## Document text

# Thumbs up to the dark side



## thefinisher (Sep 2, 2011)

Just recently let one of our finish crews use an angle head on one of our houses. The results were pleasantly surprising. From the looks of it they used a 2" to glaze and a 3" to finish. After it was sanded I wasn't that impressed due to every angle was sanded down to the paper in the center and some of the edges were burned down. But it turns out that doesn't matter when it gets primed. I pointed the house up yesterday and it looked great! :yes:. It may have been the best angles I have seen in a long time. There was hardly any point up in the angles to speak of. The angles were straighter looking and everything looked very square. We have had crews run angle heads in the past with lackluster results but not this time. Already have this crew on another small house for us . The only bad thing is there are very few finish crews that use angle tools here.


----------



## cazna (Mar 28, 2010)

Try a 2.5 angle head behind the tape then a 3.5 flusher and sand out with a big corner sponge block, That gives full level scratch free, super straight and square, sharp corners with no tape blows.


----------



## fr8train (Jan 20, 2008)

We 2.5 and 3.5 angle head here. With GREAT results. Trick to the angle heads, put in the time to get them set up correctly, they aren't necessarily right from the factory. Sometimes they are, sometimes they are way out of wack.


----------



## cazna (Mar 28, 2010)

Ive gone off angle heads, Dam things, You have to be so careful with them, Don't drop it, Watch how you store it, Oh dam, A cracked blade etc etc, I couldn't seem to get the corner point to a level I was happy with, It was paper, or rounded, or you pick up trash and scratch it then pick it out of the angle head over and over, The flusher is none of that, Just go, get on with it and it just happens, All good, Well that's me at the moment anyway.

## Entries
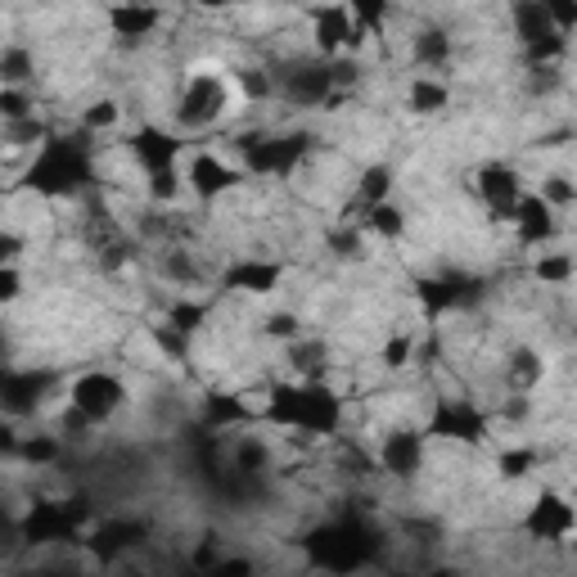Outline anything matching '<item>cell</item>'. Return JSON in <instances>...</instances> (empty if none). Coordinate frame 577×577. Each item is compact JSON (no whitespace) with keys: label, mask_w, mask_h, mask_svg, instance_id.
Masks as SVG:
<instances>
[{"label":"cell","mask_w":577,"mask_h":577,"mask_svg":"<svg viewBox=\"0 0 577 577\" xmlns=\"http://www.w3.org/2000/svg\"><path fill=\"white\" fill-rule=\"evenodd\" d=\"M140 5H153V0H140Z\"/></svg>","instance_id":"37"},{"label":"cell","mask_w":577,"mask_h":577,"mask_svg":"<svg viewBox=\"0 0 577 577\" xmlns=\"http://www.w3.org/2000/svg\"><path fill=\"white\" fill-rule=\"evenodd\" d=\"M501 478H510V483H519V478H528L532 470H536V451L532 447H515V451H501Z\"/></svg>","instance_id":"28"},{"label":"cell","mask_w":577,"mask_h":577,"mask_svg":"<svg viewBox=\"0 0 577 577\" xmlns=\"http://www.w3.org/2000/svg\"><path fill=\"white\" fill-rule=\"evenodd\" d=\"M123 123V104L118 100H95L86 113H82V127L86 131H113Z\"/></svg>","instance_id":"25"},{"label":"cell","mask_w":577,"mask_h":577,"mask_svg":"<svg viewBox=\"0 0 577 577\" xmlns=\"http://www.w3.org/2000/svg\"><path fill=\"white\" fill-rule=\"evenodd\" d=\"M108 27L118 42H149V36L163 27V10H159V0H153V5L118 0V5H108Z\"/></svg>","instance_id":"11"},{"label":"cell","mask_w":577,"mask_h":577,"mask_svg":"<svg viewBox=\"0 0 577 577\" xmlns=\"http://www.w3.org/2000/svg\"><path fill=\"white\" fill-rule=\"evenodd\" d=\"M235 86H240L244 100H272V95H276L272 72H262V68H244V72H235Z\"/></svg>","instance_id":"27"},{"label":"cell","mask_w":577,"mask_h":577,"mask_svg":"<svg viewBox=\"0 0 577 577\" xmlns=\"http://www.w3.org/2000/svg\"><path fill=\"white\" fill-rule=\"evenodd\" d=\"M19 253H23V240L14 235V230H0V266L19 262Z\"/></svg>","instance_id":"34"},{"label":"cell","mask_w":577,"mask_h":577,"mask_svg":"<svg viewBox=\"0 0 577 577\" xmlns=\"http://www.w3.org/2000/svg\"><path fill=\"white\" fill-rule=\"evenodd\" d=\"M573 528H577V515H573L564 492H542L528 506V519H523V532L532 542H546V546H568Z\"/></svg>","instance_id":"5"},{"label":"cell","mask_w":577,"mask_h":577,"mask_svg":"<svg viewBox=\"0 0 577 577\" xmlns=\"http://www.w3.org/2000/svg\"><path fill=\"white\" fill-rule=\"evenodd\" d=\"M389 195H393V172L383 168V163L379 168H366L361 181H357V204H361V212L374 208V204H383Z\"/></svg>","instance_id":"19"},{"label":"cell","mask_w":577,"mask_h":577,"mask_svg":"<svg viewBox=\"0 0 577 577\" xmlns=\"http://www.w3.org/2000/svg\"><path fill=\"white\" fill-rule=\"evenodd\" d=\"M36 118V104L27 86H0V123H23Z\"/></svg>","instance_id":"23"},{"label":"cell","mask_w":577,"mask_h":577,"mask_svg":"<svg viewBox=\"0 0 577 577\" xmlns=\"http://www.w3.org/2000/svg\"><path fill=\"white\" fill-rule=\"evenodd\" d=\"M204 10H235V5H257V0H199Z\"/></svg>","instance_id":"36"},{"label":"cell","mask_w":577,"mask_h":577,"mask_svg":"<svg viewBox=\"0 0 577 577\" xmlns=\"http://www.w3.org/2000/svg\"><path fill=\"white\" fill-rule=\"evenodd\" d=\"M353 14V27L366 32V36H379L383 32V19H389V5L393 0H343Z\"/></svg>","instance_id":"20"},{"label":"cell","mask_w":577,"mask_h":577,"mask_svg":"<svg viewBox=\"0 0 577 577\" xmlns=\"http://www.w3.org/2000/svg\"><path fill=\"white\" fill-rule=\"evenodd\" d=\"M542 357H536V353H515L510 361H506V383H510V389H519V393H528V389H536V383H542Z\"/></svg>","instance_id":"18"},{"label":"cell","mask_w":577,"mask_h":577,"mask_svg":"<svg viewBox=\"0 0 577 577\" xmlns=\"http://www.w3.org/2000/svg\"><path fill=\"white\" fill-rule=\"evenodd\" d=\"M181 195H185V176H181V168L149 172V181H145V199H149V204L172 208V204H181Z\"/></svg>","instance_id":"14"},{"label":"cell","mask_w":577,"mask_h":577,"mask_svg":"<svg viewBox=\"0 0 577 577\" xmlns=\"http://www.w3.org/2000/svg\"><path fill=\"white\" fill-rule=\"evenodd\" d=\"M27 189L46 199H64V195H77L86 181H91V159H86V145H72V140H59V136H46L36 163L23 172Z\"/></svg>","instance_id":"1"},{"label":"cell","mask_w":577,"mask_h":577,"mask_svg":"<svg viewBox=\"0 0 577 577\" xmlns=\"http://www.w3.org/2000/svg\"><path fill=\"white\" fill-rule=\"evenodd\" d=\"M366 226L374 230L379 240H402V235H406V212H402L393 199H383V204L366 208Z\"/></svg>","instance_id":"16"},{"label":"cell","mask_w":577,"mask_h":577,"mask_svg":"<svg viewBox=\"0 0 577 577\" xmlns=\"http://www.w3.org/2000/svg\"><path fill=\"white\" fill-rule=\"evenodd\" d=\"M68 406L82 411L91 425H108V419L127 406V383L108 370H86L68 383Z\"/></svg>","instance_id":"3"},{"label":"cell","mask_w":577,"mask_h":577,"mask_svg":"<svg viewBox=\"0 0 577 577\" xmlns=\"http://www.w3.org/2000/svg\"><path fill=\"white\" fill-rule=\"evenodd\" d=\"M127 145H131V159L145 168V176L149 172H163V168H181V153H185L181 136L168 131V127H159V123H145Z\"/></svg>","instance_id":"7"},{"label":"cell","mask_w":577,"mask_h":577,"mask_svg":"<svg viewBox=\"0 0 577 577\" xmlns=\"http://www.w3.org/2000/svg\"><path fill=\"white\" fill-rule=\"evenodd\" d=\"M536 5H542L546 23H551L559 36H573V27H577V0H536Z\"/></svg>","instance_id":"29"},{"label":"cell","mask_w":577,"mask_h":577,"mask_svg":"<svg viewBox=\"0 0 577 577\" xmlns=\"http://www.w3.org/2000/svg\"><path fill=\"white\" fill-rule=\"evenodd\" d=\"M280 276H285V266H280V262L240 257V262L221 276V285H226L230 293H253V298H262V293H276V289H280Z\"/></svg>","instance_id":"12"},{"label":"cell","mask_w":577,"mask_h":577,"mask_svg":"<svg viewBox=\"0 0 577 577\" xmlns=\"http://www.w3.org/2000/svg\"><path fill=\"white\" fill-rule=\"evenodd\" d=\"M19 434H14V425H0V455H19Z\"/></svg>","instance_id":"35"},{"label":"cell","mask_w":577,"mask_h":577,"mask_svg":"<svg viewBox=\"0 0 577 577\" xmlns=\"http://www.w3.org/2000/svg\"><path fill=\"white\" fill-rule=\"evenodd\" d=\"M266 334L280 338V343H298L302 330H298V316L293 312H276V316H266Z\"/></svg>","instance_id":"33"},{"label":"cell","mask_w":577,"mask_h":577,"mask_svg":"<svg viewBox=\"0 0 577 577\" xmlns=\"http://www.w3.org/2000/svg\"><path fill=\"white\" fill-rule=\"evenodd\" d=\"M425 438H447V442H483L487 438V419L470 402H438Z\"/></svg>","instance_id":"6"},{"label":"cell","mask_w":577,"mask_h":577,"mask_svg":"<svg viewBox=\"0 0 577 577\" xmlns=\"http://www.w3.org/2000/svg\"><path fill=\"white\" fill-rule=\"evenodd\" d=\"M411 361H415V334H393L379 348V366L383 370H406Z\"/></svg>","instance_id":"24"},{"label":"cell","mask_w":577,"mask_h":577,"mask_svg":"<svg viewBox=\"0 0 577 577\" xmlns=\"http://www.w3.org/2000/svg\"><path fill=\"white\" fill-rule=\"evenodd\" d=\"M519 195H523V176L510 163H487V168H478V199L492 208L496 221H510V208H515Z\"/></svg>","instance_id":"9"},{"label":"cell","mask_w":577,"mask_h":577,"mask_svg":"<svg viewBox=\"0 0 577 577\" xmlns=\"http://www.w3.org/2000/svg\"><path fill=\"white\" fill-rule=\"evenodd\" d=\"M425 451H429L425 429H393L379 447V470H389L393 478H415L425 470Z\"/></svg>","instance_id":"8"},{"label":"cell","mask_w":577,"mask_h":577,"mask_svg":"<svg viewBox=\"0 0 577 577\" xmlns=\"http://www.w3.org/2000/svg\"><path fill=\"white\" fill-rule=\"evenodd\" d=\"M353 14L348 5H321L312 14V46L325 55V59H338V55H348L353 50Z\"/></svg>","instance_id":"10"},{"label":"cell","mask_w":577,"mask_h":577,"mask_svg":"<svg viewBox=\"0 0 577 577\" xmlns=\"http://www.w3.org/2000/svg\"><path fill=\"white\" fill-rule=\"evenodd\" d=\"M447 59H451V36H447V32L429 27V32L415 36V64L425 68V72H438Z\"/></svg>","instance_id":"15"},{"label":"cell","mask_w":577,"mask_h":577,"mask_svg":"<svg viewBox=\"0 0 577 577\" xmlns=\"http://www.w3.org/2000/svg\"><path fill=\"white\" fill-rule=\"evenodd\" d=\"M204 321H208V307L204 302H185L181 298V302H172V312H168V325L181 330V334H195Z\"/></svg>","instance_id":"26"},{"label":"cell","mask_w":577,"mask_h":577,"mask_svg":"<svg viewBox=\"0 0 577 577\" xmlns=\"http://www.w3.org/2000/svg\"><path fill=\"white\" fill-rule=\"evenodd\" d=\"M181 176H185V189H189V195H195L199 204H217V199L230 195V189H240L244 168L226 163L221 153H212V149H195Z\"/></svg>","instance_id":"4"},{"label":"cell","mask_w":577,"mask_h":577,"mask_svg":"<svg viewBox=\"0 0 577 577\" xmlns=\"http://www.w3.org/2000/svg\"><path fill=\"white\" fill-rule=\"evenodd\" d=\"M32 72H36L32 50H23V46H5V50H0V86H27Z\"/></svg>","instance_id":"17"},{"label":"cell","mask_w":577,"mask_h":577,"mask_svg":"<svg viewBox=\"0 0 577 577\" xmlns=\"http://www.w3.org/2000/svg\"><path fill=\"white\" fill-rule=\"evenodd\" d=\"M23 272H19V262H10V266H0V307H14L19 298H23Z\"/></svg>","instance_id":"32"},{"label":"cell","mask_w":577,"mask_h":577,"mask_svg":"<svg viewBox=\"0 0 577 577\" xmlns=\"http://www.w3.org/2000/svg\"><path fill=\"white\" fill-rule=\"evenodd\" d=\"M546 32H555L551 23H546V14H542V5L536 0H515V36L528 46V42H536V36H546Z\"/></svg>","instance_id":"21"},{"label":"cell","mask_w":577,"mask_h":577,"mask_svg":"<svg viewBox=\"0 0 577 577\" xmlns=\"http://www.w3.org/2000/svg\"><path fill=\"white\" fill-rule=\"evenodd\" d=\"M406 108L419 113V118H438V113L451 108V86L438 72H419L411 82V91H406Z\"/></svg>","instance_id":"13"},{"label":"cell","mask_w":577,"mask_h":577,"mask_svg":"<svg viewBox=\"0 0 577 577\" xmlns=\"http://www.w3.org/2000/svg\"><path fill=\"white\" fill-rule=\"evenodd\" d=\"M542 199H546L555 212H568V208L577 204V189H573V181H568L564 172H555V176L542 181Z\"/></svg>","instance_id":"30"},{"label":"cell","mask_w":577,"mask_h":577,"mask_svg":"<svg viewBox=\"0 0 577 577\" xmlns=\"http://www.w3.org/2000/svg\"><path fill=\"white\" fill-rule=\"evenodd\" d=\"M532 280H542L551 289H568V280H573V257L568 253H542V257L532 262Z\"/></svg>","instance_id":"22"},{"label":"cell","mask_w":577,"mask_h":577,"mask_svg":"<svg viewBox=\"0 0 577 577\" xmlns=\"http://www.w3.org/2000/svg\"><path fill=\"white\" fill-rule=\"evenodd\" d=\"M230 95H235V86L226 82L221 68H195L181 82L176 108H172L176 123H181V131H208V127H217L226 118Z\"/></svg>","instance_id":"2"},{"label":"cell","mask_w":577,"mask_h":577,"mask_svg":"<svg viewBox=\"0 0 577 577\" xmlns=\"http://www.w3.org/2000/svg\"><path fill=\"white\" fill-rule=\"evenodd\" d=\"M19 455L32 460V465H55V460H59V442L55 438H23Z\"/></svg>","instance_id":"31"}]
</instances>
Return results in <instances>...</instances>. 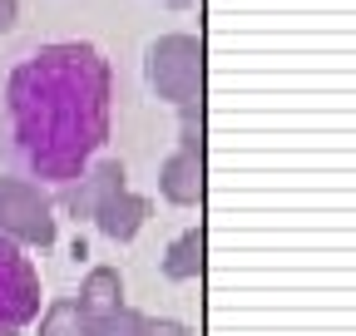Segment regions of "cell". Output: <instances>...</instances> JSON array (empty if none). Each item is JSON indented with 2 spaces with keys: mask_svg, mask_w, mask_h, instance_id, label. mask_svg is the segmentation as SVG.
<instances>
[{
  "mask_svg": "<svg viewBox=\"0 0 356 336\" xmlns=\"http://www.w3.org/2000/svg\"><path fill=\"white\" fill-rule=\"evenodd\" d=\"M40 336H95V321L79 312L74 297H60V302L44 307V317H40Z\"/></svg>",
  "mask_w": 356,
  "mask_h": 336,
  "instance_id": "9",
  "label": "cell"
},
{
  "mask_svg": "<svg viewBox=\"0 0 356 336\" xmlns=\"http://www.w3.org/2000/svg\"><path fill=\"white\" fill-rule=\"evenodd\" d=\"M74 302H79V312L89 321H104L109 312H119L124 307V277H119V267H89Z\"/></svg>",
  "mask_w": 356,
  "mask_h": 336,
  "instance_id": "7",
  "label": "cell"
},
{
  "mask_svg": "<svg viewBox=\"0 0 356 336\" xmlns=\"http://www.w3.org/2000/svg\"><path fill=\"white\" fill-rule=\"evenodd\" d=\"M144 326H149V317H144V312L119 307V312H109L104 321H95V336H144Z\"/></svg>",
  "mask_w": 356,
  "mask_h": 336,
  "instance_id": "10",
  "label": "cell"
},
{
  "mask_svg": "<svg viewBox=\"0 0 356 336\" xmlns=\"http://www.w3.org/2000/svg\"><path fill=\"white\" fill-rule=\"evenodd\" d=\"M109 60L84 45L30 50L6 79V139L35 188H70L109 139Z\"/></svg>",
  "mask_w": 356,
  "mask_h": 336,
  "instance_id": "1",
  "label": "cell"
},
{
  "mask_svg": "<svg viewBox=\"0 0 356 336\" xmlns=\"http://www.w3.org/2000/svg\"><path fill=\"white\" fill-rule=\"evenodd\" d=\"M15 20H20V0H0V35L15 30Z\"/></svg>",
  "mask_w": 356,
  "mask_h": 336,
  "instance_id": "12",
  "label": "cell"
},
{
  "mask_svg": "<svg viewBox=\"0 0 356 336\" xmlns=\"http://www.w3.org/2000/svg\"><path fill=\"white\" fill-rule=\"evenodd\" d=\"M65 213L95 223L109 242H134L139 228L149 223V198H139L129 188V174L119 158H95L84 174L60 193Z\"/></svg>",
  "mask_w": 356,
  "mask_h": 336,
  "instance_id": "2",
  "label": "cell"
},
{
  "mask_svg": "<svg viewBox=\"0 0 356 336\" xmlns=\"http://www.w3.org/2000/svg\"><path fill=\"white\" fill-rule=\"evenodd\" d=\"M203 272V228H188V233H178L163 252V277L168 282H193Z\"/></svg>",
  "mask_w": 356,
  "mask_h": 336,
  "instance_id": "8",
  "label": "cell"
},
{
  "mask_svg": "<svg viewBox=\"0 0 356 336\" xmlns=\"http://www.w3.org/2000/svg\"><path fill=\"white\" fill-rule=\"evenodd\" d=\"M178 114H184V129H178V149L159 168V193L173 208H193L203 203V104H188Z\"/></svg>",
  "mask_w": 356,
  "mask_h": 336,
  "instance_id": "5",
  "label": "cell"
},
{
  "mask_svg": "<svg viewBox=\"0 0 356 336\" xmlns=\"http://www.w3.org/2000/svg\"><path fill=\"white\" fill-rule=\"evenodd\" d=\"M144 84L173 109L203 104V40L198 35H159V40H149Z\"/></svg>",
  "mask_w": 356,
  "mask_h": 336,
  "instance_id": "3",
  "label": "cell"
},
{
  "mask_svg": "<svg viewBox=\"0 0 356 336\" xmlns=\"http://www.w3.org/2000/svg\"><path fill=\"white\" fill-rule=\"evenodd\" d=\"M40 267L25 258V247L0 237V336H20L40 317Z\"/></svg>",
  "mask_w": 356,
  "mask_h": 336,
  "instance_id": "6",
  "label": "cell"
},
{
  "mask_svg": "<svg viewBox=\"0 0 356 336\" xmlns=\"http://www.w3.org/2000/svg\"><path fill=\"white\" fill-rule=\"evenodd\" d=\"M0 237H10L15 247H50L60 237L50 193L30 178H0Z\"/></svg>",
  "mask_w": 356,
  "mask_h": 336,
  "instance_id": "4",
  "label": "cell"
},
{
  "mask_svg": "<svg viewBox=\"0 0 356 336\" xmlns=\"http://www.w3.org/2000/svg\"><path fill=\"white\" fill-rule=\"evenodd\" d=\"M144 336H193L184 321H154L149 317V326H144Z\"/></svg>",
  "mask_w": 356,
  "mask_h": 336,
  "instance_id": "11",
  "label": "cell"
},
{
  "mask_svg": "<svg viewBox=\"0 0 356 336\" xmlns=\"http://www.w3.org/2000/svg\"><path fill=\"white\" fill-rule=\"evenodd\" d=\"M163 6H193V0H163Z\"/></svg>",
  "mask_w": 356,
  "mask_h": 336,
  "instance_id": "13",
  "label": "cell"
}]
</instances>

## Task instructions
Could you revise the passage of the angle head thread between "Just recently let" and "angle tools here.", inclusive, changing "pleasantly surprising" to "quite impressive"?

## Worked solution
Just recently let one of our finish crews use an angle head on one of our houses. The results were quite impressive. From the looks of it they used a 2" to glaze and a 3" to finish. After it was sanded I wasn't that impressed due to every angle was sanded down to the paper in the center and some of the edges were burned down. But it turns out that doesn't matter when it gets primed. I pointed the house up yesterday and it looked great! :yes:. It may have been the best angles I have seen in a long time. There was hardly any point up in the angles to speak of. The angles were straighter looking and everything looked very square. We have had crews run angle heads in the past with lackluster results but not this time. Already have this crew on another small house for us . The only bad thing is there are very few finish crews that use angle tools here.